The Best Translated Book Award
It’s always silly to declare a single book to be the “best,” but it’s often productive (and fun) to consider the idea. It’s all the more so when the process involves a diverse range of writers and their writing that actually represents parts of the world we Anglophones don’t usually hear about.
That’s what the Best Translated Book Award, first conferred in 2008, sets out to do. It was the brainchild of the good folk at Three Percent, an online forum dedicated to international literature, and it comes with a $10,000 prize, split equally between the author and the translator of the winning book. Any full-length fiction written in a language other than English that gets published for the first time in the U.S. during the prior calendar year is eligible. There were over 500 such titles that appeared in 2014, which is both a big pile to sort through and a drop in the bucket when compared to the tens of thousands of American books made available in the same time frame.
The number of translations is growing every year, though, mostly thanks to people at small presses who see the value of listening to the conversation that the majority of the globe is trying to have with us. The ten finalists below are the books that had the most to say and said it best.
- The Author and Me by Eric Chevillard (translated by Jordan Stump): A comic monologue in which the narrator, who is definitely not the author, let’s make that perfectly clear so there’s no misunderstanding, expresses his loathing for cauliflower gratin, which exceeds his distaste for murder. (France)
- Faces in the Crowd by Valeria Luiselli (translated by Christina MacSweeney): The debut novel by a young, globe-trotting author, it braids together the experiences of a new mother in Mexico City, a poetry-obsessed translator in Harlem, and a dying writer in Philadelphia. (Mexico)

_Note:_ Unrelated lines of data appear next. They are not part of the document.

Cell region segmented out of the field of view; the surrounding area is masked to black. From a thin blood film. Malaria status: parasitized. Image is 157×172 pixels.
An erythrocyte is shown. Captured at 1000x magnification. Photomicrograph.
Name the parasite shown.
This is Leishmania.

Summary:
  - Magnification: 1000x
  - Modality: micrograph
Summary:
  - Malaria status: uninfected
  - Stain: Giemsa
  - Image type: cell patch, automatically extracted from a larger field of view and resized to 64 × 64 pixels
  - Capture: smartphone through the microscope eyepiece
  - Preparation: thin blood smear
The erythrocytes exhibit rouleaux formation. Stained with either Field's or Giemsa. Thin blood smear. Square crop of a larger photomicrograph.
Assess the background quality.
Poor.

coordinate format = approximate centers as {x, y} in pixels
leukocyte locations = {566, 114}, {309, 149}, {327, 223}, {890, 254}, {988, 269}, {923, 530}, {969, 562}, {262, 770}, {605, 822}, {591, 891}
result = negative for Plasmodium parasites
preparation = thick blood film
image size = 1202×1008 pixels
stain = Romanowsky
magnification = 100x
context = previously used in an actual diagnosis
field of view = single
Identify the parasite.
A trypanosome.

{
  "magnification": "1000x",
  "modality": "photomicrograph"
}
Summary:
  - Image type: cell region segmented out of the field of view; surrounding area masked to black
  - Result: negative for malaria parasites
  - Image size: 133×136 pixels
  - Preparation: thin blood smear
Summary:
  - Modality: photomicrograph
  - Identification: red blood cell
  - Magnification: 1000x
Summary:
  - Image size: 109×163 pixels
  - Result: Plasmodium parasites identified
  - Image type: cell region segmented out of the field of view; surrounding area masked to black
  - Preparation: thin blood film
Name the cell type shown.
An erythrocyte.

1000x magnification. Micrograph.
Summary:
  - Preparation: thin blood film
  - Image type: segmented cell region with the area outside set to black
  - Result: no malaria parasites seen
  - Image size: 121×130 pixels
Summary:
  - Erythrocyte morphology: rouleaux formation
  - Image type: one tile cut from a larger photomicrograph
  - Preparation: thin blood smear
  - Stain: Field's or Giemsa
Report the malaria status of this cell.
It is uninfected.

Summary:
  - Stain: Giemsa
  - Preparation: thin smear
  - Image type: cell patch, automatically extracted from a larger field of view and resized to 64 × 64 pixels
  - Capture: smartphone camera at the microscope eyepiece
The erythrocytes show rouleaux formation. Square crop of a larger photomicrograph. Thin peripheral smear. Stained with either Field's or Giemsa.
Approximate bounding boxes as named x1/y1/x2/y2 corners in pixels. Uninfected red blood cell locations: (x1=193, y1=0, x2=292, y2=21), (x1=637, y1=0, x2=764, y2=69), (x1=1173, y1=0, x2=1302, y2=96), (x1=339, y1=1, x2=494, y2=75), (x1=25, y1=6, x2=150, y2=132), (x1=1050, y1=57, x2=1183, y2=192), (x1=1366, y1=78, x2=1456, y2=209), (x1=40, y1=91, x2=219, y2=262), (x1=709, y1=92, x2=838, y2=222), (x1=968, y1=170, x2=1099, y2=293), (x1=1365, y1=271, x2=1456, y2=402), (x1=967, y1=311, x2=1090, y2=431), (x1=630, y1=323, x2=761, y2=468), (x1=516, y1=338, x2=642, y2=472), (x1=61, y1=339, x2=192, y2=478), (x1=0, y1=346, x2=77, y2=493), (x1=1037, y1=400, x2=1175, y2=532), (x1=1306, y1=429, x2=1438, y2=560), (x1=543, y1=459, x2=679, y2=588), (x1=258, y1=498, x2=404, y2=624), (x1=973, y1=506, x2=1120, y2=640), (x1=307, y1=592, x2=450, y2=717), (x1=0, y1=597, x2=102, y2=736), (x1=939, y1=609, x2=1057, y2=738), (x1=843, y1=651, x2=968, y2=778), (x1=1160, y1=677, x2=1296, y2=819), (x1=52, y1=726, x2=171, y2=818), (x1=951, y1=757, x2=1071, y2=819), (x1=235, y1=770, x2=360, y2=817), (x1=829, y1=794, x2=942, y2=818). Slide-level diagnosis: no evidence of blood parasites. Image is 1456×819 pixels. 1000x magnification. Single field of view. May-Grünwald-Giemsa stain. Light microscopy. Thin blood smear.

- Fantomas Versus the Multinational Vampires by Julio Cortázar (translated by David Kurnick): A mixed-media masterpiece that includes comics and charts, facts and fiction, and uses them all to indict the excesses of contemporary capitalism. (Argentina)
- Harlequin’s Millions by Bohumil Hrabal (translated by Stacey Knecht): A novel filled with gorgeous, corkscrewing sentences that depict an elderly woman’s experiences in a castle-turned-old-age-home. (Czech Republic)
It’s an eclectic bunch without a clear favorite, which just means that every book on the list is equally worth your time. The winner will be announced on May 27th at BookExpo America, so there’s still time to place your bets.